Frühstück mit Hannah Arendt
Empathie und Emanzipation: „Verstehendes Herz“, prekäre Zeit, erweitertes Urteilen
- 12.06.2010, 10:00 Uhr
Vortrag von Sophie Loidolt vor der Eröffnung der Ausstellung Human Condition
Gibt es einen Zusammenhang zwischen Empathie und Emanzipation? Oder, anders formuliert: Vermag uns unser Einfühlungsvermögen bei dem Prozess der gesellschaftlichen und politischen Selbstbefreiung zu helfen? Was überhaupt heißt Emanzipation in einer Welt, die von systematischen Ungerechtigkeiten beherrscht wird? Und hat nicht an unserem eigenen privilegierten Platz der Welt die hehre Idee der Aufklärung einer breiten Emanzipationsmüdigkeit und konsumorientierten Indifferenz Platz gemacht?
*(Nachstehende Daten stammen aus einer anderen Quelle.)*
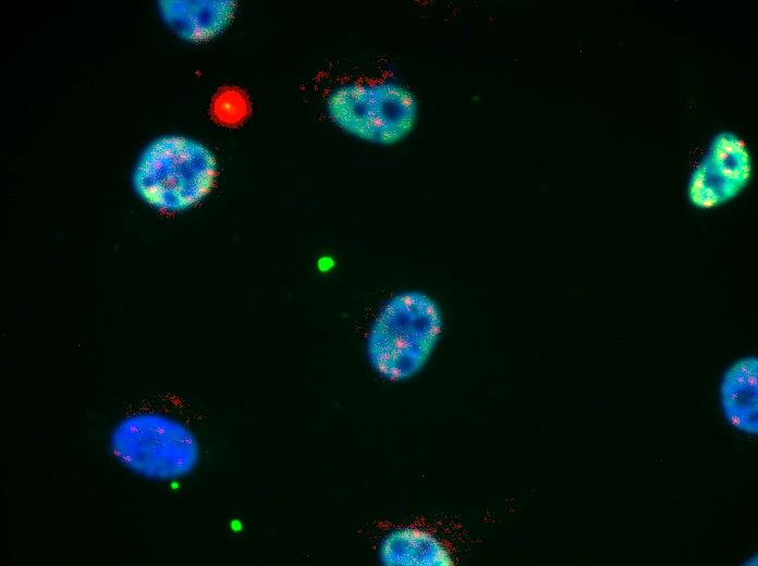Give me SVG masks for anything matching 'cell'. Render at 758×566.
Segmentation results:
<instances>
[{
    "label": "cell",
    "instance_id": "obj_9",
    "mask_svg": "<svg viewBox=\"0 0 758 566\" xmlns=\"http://www.w3.org/2000/svg\"><path fill=\"white\" fill-rule=\"evenodd\" d=\"M737 194L702 160L692 173L688 183L690 202L702 209L714 208Z\"/></svg>",
    "mask_w": 758,
    "mask_h": 566
},
{
    "label": "cell",
    "instance_id": "obj_4",
    "mask_svg": "<svg viewBox=\"0 0 758 566\" xmlns=\"http://www.w3.org/2000/svg\"><path fill=\"white\" fill-rule=\"evenodd\" d=\"M327 110L347 133L379 144L402 139L417 118L414 95L394 82L343 85L329 96Z\"/></svg>",
    "mask_w": 758,
    "mask_h": 566
},
{
    "label": "cell",
    "instance_id": "obj_3",
    "mask_svg": "<svg viewBox=\"0 0 758 566\" xmlns=\"http://www.w3.org/2000/svg\"><path fill=\"white\" fill-rule=\"evenodd\" d=\"M110 447L125 468L155 480L187 476L199 460L195 434L182 422L159 414L121 420L111 432Z\"/></svg>",
    "mask_w": 758,
    "mask_h": 566
},
{
    "label": "cell",
    "instance_id": "obj_10",
    "mask_svg": "<svg viewBox=\"0 0 758 566\" xmlns=\"http://www.w3.org/2000/svg\"><path fill=\"white\" fill-rule=\"evenodd\" d=\"M216 118L225 124H235L247 113V102L239 90L228 89L216 98L213 103Z\"/></svg>",
    "mask_w": 758,
    "mask_h": 566
},
{
    "label": "cell",
    "instance_id": "obj_6",
    "mask_svg": "<svg viewBox=\"0 0 758 566\" xmlns=\"http://www.w3.org/2000/svg\"><path fill=\"white\" fill-rule=\"evenodd\" d=\"M164 23L181 38L208 40L221 33L232 21L233 1H160Z\"/></svg>",
    "mask_w": 758,
    "mask_h": 566
},
{
    "label": "cell",
    "instance_id": "obj_7",
    "mask_svg": "<svg viewBox=\"0 0 758 566\" xmlns=\"http://www.w3.org/2000/svg\"><path fill=\"white\" fill-rule=\"evenodd\" d=\"M380 561L391 566H449L452 556L431 533L412 527L389 532L380 543Z\"/></svg>",
    "mask_w": 758,
    "mask_h": 566
},
{
    "label": "cell",
    "instance_id": "obj_5",
    "mask_svg": "<svg viewBox=\"0 0 758 566\" xmlns=\"http://www.w3.org/2000/svg\"><path fill=\"white\" fill-rule=\"evenodd\" d=\"M724 418L734 429L750 435L758 433V359L743 357L723 373L719 385Z\"/></svg>",
    "mask_w": 758,
    "mask_h": 566
},
{
    "label": "cell",
    "instance_id": "obj_8",
    "mask_svg": "<svg viewBox=\"0 0 758 566\" xmlns=\"http://www.w3.org/2000/svg\"><path fill=\"white\" fill-rule=\"evenodd\" d=\"M702 160L736 194L750 180L751 162L746 145L731 133L718 134Z\"/></svg>",
    "mask_w": 758,
    "mask_h": 566
},
{
    "label": "cell",
    "instance_id": "obj_2",
    "mask_svg": "<svg viewBox=\"0 0 758 566\" xmlns=\"http://www.w3.org/2000/svg\"><path fill=\"white\" fill-rule=\"evenodd\" d=\"M217 162L204 145L182 136L150 143L134 169L137 196L164 212H180L199 204L213 187Z\"/></svg>",
    "mask_w": 758,
    "mask_h": 566
},
{
    "label": "cell",
    "instance_id": "obj_1",
    "mask_svg": "<svg viewBox=\"0 0 758 566\" xmlns=\"http://www.w3.org/2000/svg\"><path fill=\"white\" fill-rule=\"evenodd\" d=\"M443 325L438 304L421 292H404L388 300L368 337L372 369L389 381L414 377L428 361Z\"/></svg>",
    "mask_w": 758,
    "mask_h": 566
}]
</instances>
Hannah Arendt, die eine Grundinspiration für die Ausstellung Human Condition geliefert hat, kann auch hier einige Anstöße geben. Und wie immer denkt sie gegen den Strich...
Sophie Loidolt ist Lehrbeauftragte am Institut für Philosophie der Universität Wien. Sie arbeitet zurzeit an einem Projekt zu Hannah Arendt mit dem Titel Arendt und Kant. Transformation der Aufklärung mit Unterstützung eines APART-Stipendiums der Österreichischen Akademie der Wissenschaften. Forschungsaufenthalte in New York, Paris und Leuven (Belgien). Buchpublikationen: Anspruch und Rechtfertigung. Eine Theorie des rechtlichen Denkens im Anschluss an die Phänomenologie Edmund Husserls (2009); Das Fremde im Selbst. Das Andere im Selben. Transformationen der Phänomenologie (Mitherausgeber Matthias Flatscher, 2010).
Hannah Arendt, gesellschafts- und politikwissenschaftliche Theoretikerin, geboren 1906 in Hannover, gestorben 1975 in New York, studierte Philosophie, Theologie und Griechisch unter anderem bei Martin Heidegger, Edmund Husserl und Karl Jaspers, bei dem sie 1928 promovierte. Nach einer kurzen Inhaftierung durch die Gestapo 1933 Emigration nach Paris, Sozialarbeiterin bei jüdischen Einrichtungen, 1940 Verschleppung in das Internierungslager Gurs, ab 1941 in New York, 1944-46 Forschungsleiterin der Conference on Jewish Relations, 1946-49 Cheflektorin im Salman Schocken Verlag, 1948-52 Direktorin der Jewish Cultural Reconstruction Organization zur Rettung jüdischen Kulturguts, 1953 nach mehreren Gastvorlesungen u.a. in Princeton und Harvard Professur am Brooklyn College in New York, 1959 als erste Frau Gastprofessur an der Princeton University, 1963 Professorin an der Universität von Chicago, ab 1967 an der New School for Social Research in New York.
Publikationen (Auswahl): Elemente und Ursprünge totaler Herrschaft, 1955; Rahel Varnhagen. Lebensgeschichte einer deutschen Jüdin aus der Romantik, 1958; Vita activa oder Vom tätigen Leben, 1958; Eichmann in Jerusalem. Ein Bericht von der Banalität des Bösen, 1963; Über die Revolution, 1963; Macht und Gewalt, 1970; Das Urteilen. Texte zu Kants politischer Philosophie, 1982.